__WORK INSTRUCTIONS__.
1. Edit the blog post on picture book revision by giving everything from "Call for Submissions" down to "for poetry reprints.)" with "manuscripts" replaced by "pieces".
2. Pick up the blog post on picture book revision where it stops and continue it.

━━━━━ EXTRACT ━━━━━

Nancy's Books

Sunday, June 18, 2017

Picture Book Revision, part 2

            Tips on revision, continued:

My thought processes rely heavily on verbs that don’t show action: is, are, was, were…. In revision, I eliminate many of the non-action verbs and replace them with other verbs that paint a specific picture (pedaled, skipped, barked). Action verbs don’t need modifiers, so fewer words are needed to describe the scene.
Add rhythm. Alliteration (fog floated) makes the prose livelier. Onamonapia (bumpty-bump) adds a beat that sounds like poetry when read aloud. Rhythm is how the words connect, a rise and fall of the phrases and sentences.
Less dialog. Picture books don’t rely heavily on dialog. Usually, dialog is no more than 1/3 of the text, often much less. Rather than conversations, use action scenes that can be illustrated with the narrator relating the action. The targeted audience is young children who prefer fast action to character conversation, which often slows the action. Of course, this is a general rule. Some books have no dialog, and some are all dialog.
Let the illustrations tell part of the story. Picture book writers have to think visually. When I write a first draft, I include scenes that describe illustrations. In revision, I study each word, phrase, and sentence; then, delete everything down to the bare action. Sometimes I cut so much, I have to add it again to make the story understandable. Picture books are short and the stories are to the point.
Every page in the book must show action and the pace is usually fast. After writing the first draft, I divide the manuscript into 13 scenes. Each scene must show action. If not, more revision is required.
Next week, I’ll add more tips.
Call for Submissions for Adult Writers:

Narrative is strongly committed to supporting our authors’ work. Our current rates for work are as follows:—$150 for a Story of the Week, with $400 each for the annual Top Five Stories of the Week.
—$150 to $350 for 500 to 2,000 word manuscripts.
—$350 to $1,000 for 2,000 to 15,000 word manuscripts.
—Rates for book-length works vary, depending on the length and nature of the work.
—$50 minimum for each accepted poem and audio piece. ($25 for poetry reprints.)
—$200 each for the annual Top Five Poems of the Week.FIRESIDE
Submission guidelines at http://www.narrativemagazine.com/node/360

Sunday, June 4, 2017

Picture Book Revision, part 1

           Whew! The first draft is finished looks more like a lump of coal than a polished gem, but coal is good. The revision process starts now. Here are some “coal” hard facts:

The manuscript needs structure with a tight arc that clearly defines the beginning, middle, and ending. Many picture books suffer from an ending that’s too short or a beginning that’s too long. Writers accomplish this with a setup of three obstacles the character must face, each obstacle increasing in difficulty and leading toward a climax. Ideally, the beginning is about 20% of the manuscript, the middle is 60%, and the ending is 20%.
Here’s a burning question I always ask myself: Does the character accomplish what s/he sets out to do and without intervention by an adult? If not, rethink the plot.
Condensed writing. Keep the story less than 600 words, under 500 words is preferable with many publishers. The key to tight writing is to cut, cut, cut words. If the words don’t promote the plot or develop the character, axe them. Every word must help tell the story. Chop words that don’t paint pictures: it, there, just, that.

━━━━━ DATA EXTRACTS ━━━━━

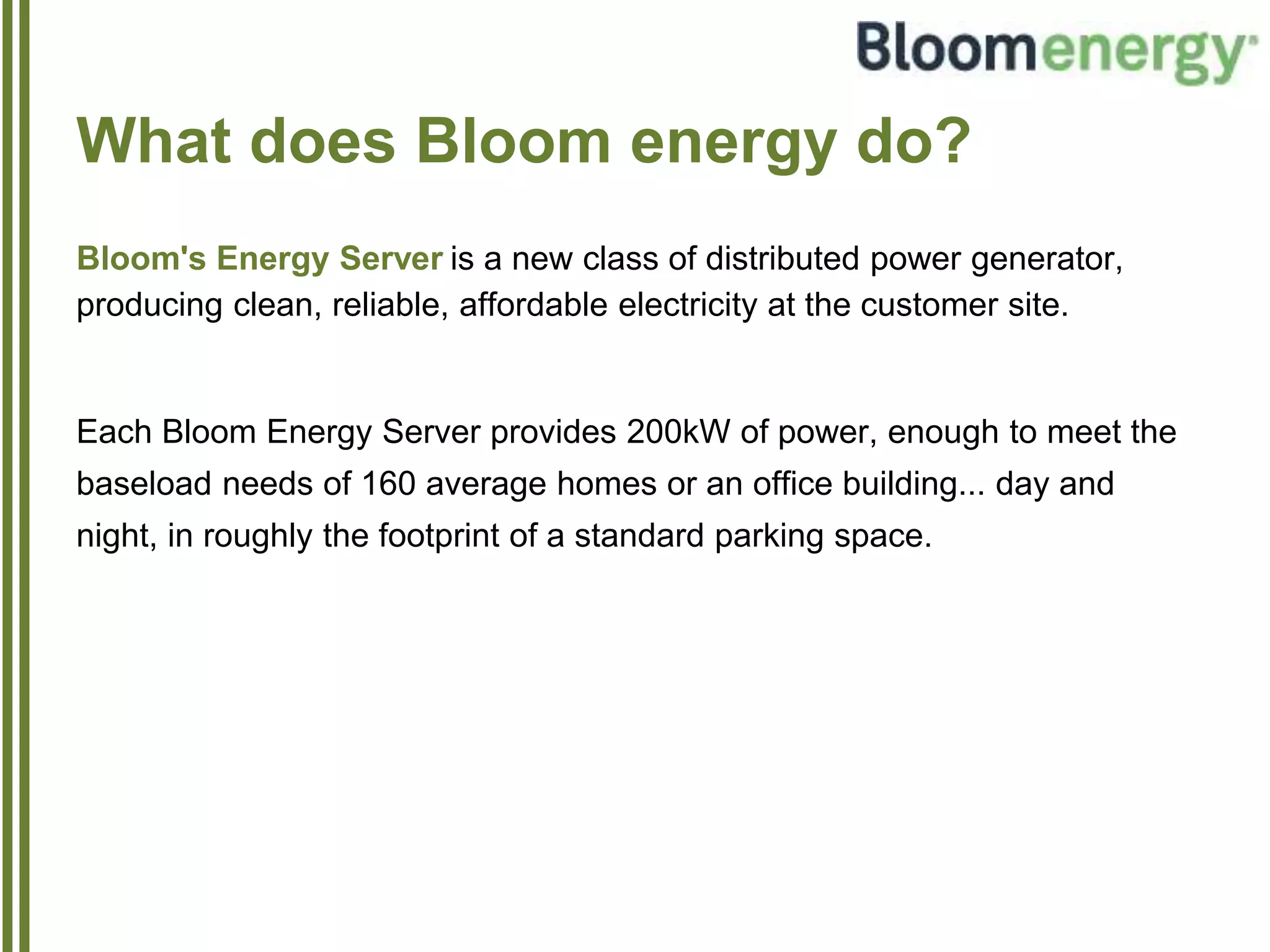 What does Bloom energy do?
Bloom's Energy Server is a new class of distributed power generator,
producing clean, reliable, affordable electricity at the customer site.
Each Bloom Energy Server provides 200kW of power, enough to meet the
baseload needs of 160 average homes or an office building... day and
night, in roughly the footprint of a standard parking space.
 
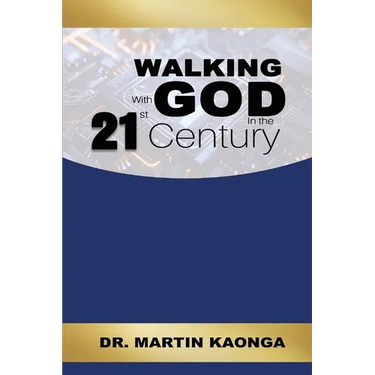 Walking With God in the 21st Century
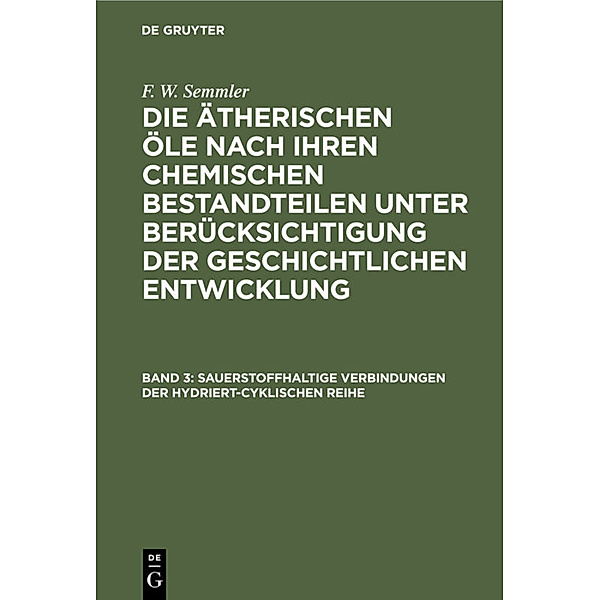 Sauerstoffhaltige Verbindungen der hydriert-cyklischen Reihe, F. W. Semmler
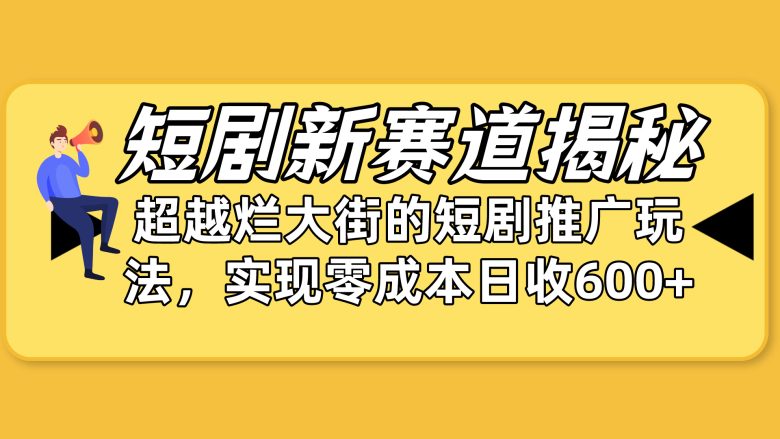 短剧新赛道揭秘:如何弯道超车,超越烂大街的短剧推广玩法,实现零成本… 短剧新赛道揭秘:如何弯道超车,超越烂大街的短剧推广玩法,实现零成本…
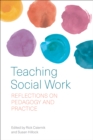 Teaching Social Work : Reflections on Pedagogy and Practice - Book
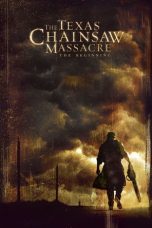 The Texas Chainsaw Massacre: The Beginning (2006) The Texas Chainsaw Massacre: The Beginning (2006)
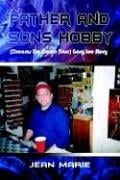 Father and Sons Hobby (Dreams Do Come True) Gary Joe Story
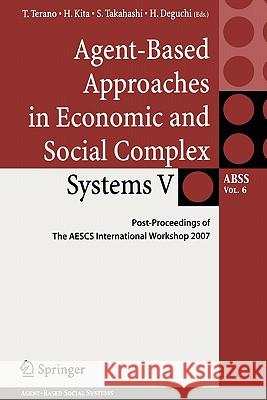 Agent-Based Approaches in Economic and Social Complex Systems V: Post-Proceedings of the Aescs International Workshop 2007 Terano, Takao 9784431998570 Springer - książka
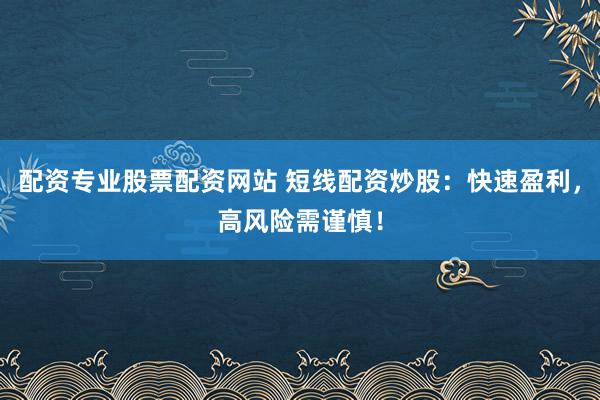 配资专业股票配资网站 短线配资炒股：快速盈利，高风险需谨慎！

━━━━━

__PER-TASK OUTPUTS__.
1.
Call for Submissions for Adult Writers:

Narrative is strongly committed to supporting our authors’ work. Our current rates for work are as follows:—$150 for a Story of the Week, with $400 each for the annual Top Five Stories of the Week.
—$150 to $350 for 500 to 2,000 word pieces.
—$350 to $1,000 for 2,000 to 15,000 word pieces.
—Rates for book-length works vary, depending on the length and nature of the work.
—$50 minimum for each accepted poem and audio piece. ($25 for poetry reprints.)

2.
Allow illustrations to work for you. Since I’m not a writer, I have to constantly think about what can be shown with art. Facial expressions, color of clothes, etc. Think visually.
Burning question number 2: Have I communicated a particular idea? If so, it doesn’t need to be repeated, unless I’m using a repetition phrase intentionally for the purpose of rhythm and storytelling.
In my next blog, I’ll continue with more tips on how to polish that lump into a gem.
Call for Submissions for Adult Writers:
HIGHLIGHTS MAGAZINE. Highlights for Children is a general-interest, advertising-free magazine for children up to age 12. Stories for younger readers (ages 3 to 7) should have 500 words or fewer and should not seem babyish to older readers. Stories for older readers (ages 8 to 12) should have 800 words or fewer and should be appealing to younger readers if read aloud. Frequent needs include humor, mystery, sports, holiday and adventure stories; retellings of traditional tales; stories with urban settings; and stories that feature world cultures. Payment $150 and up. Rebuses should have 120 words or fewer. Pays $100 and up. Nonfiction pays $150 and up.

Submission guidelines at https://www2.highlights.com/contributor-guidelines

Nancy Kelly Allen has written 40+ children’s books and a cookbook, SPIRIT OF KENTUCKY: BOURBON COOKBOOK. Check out her blog at www.nancykellyallen.com

Sunday, May 21, 2017

I’ve struggled with this first draft, writing and rewriting the ending, far longer than expected. Each version is a learning experience in which Muse and Inner Critic debate what works and what doesn’t, so I don’t consider the rewrites a waste of time or energy. Each time I string words together, the experience becomes a building block for success. The more I write, the stronger my writing becomes. I’ll take bits and pieces from each version and weave together, tear apart, reweave until Muse and Inner Critic are both happy with the results. Applying what I learn about writing one book will carry over to improved writing on my next project. Writing stronger with stronger writing hones skills (Muse speaking here).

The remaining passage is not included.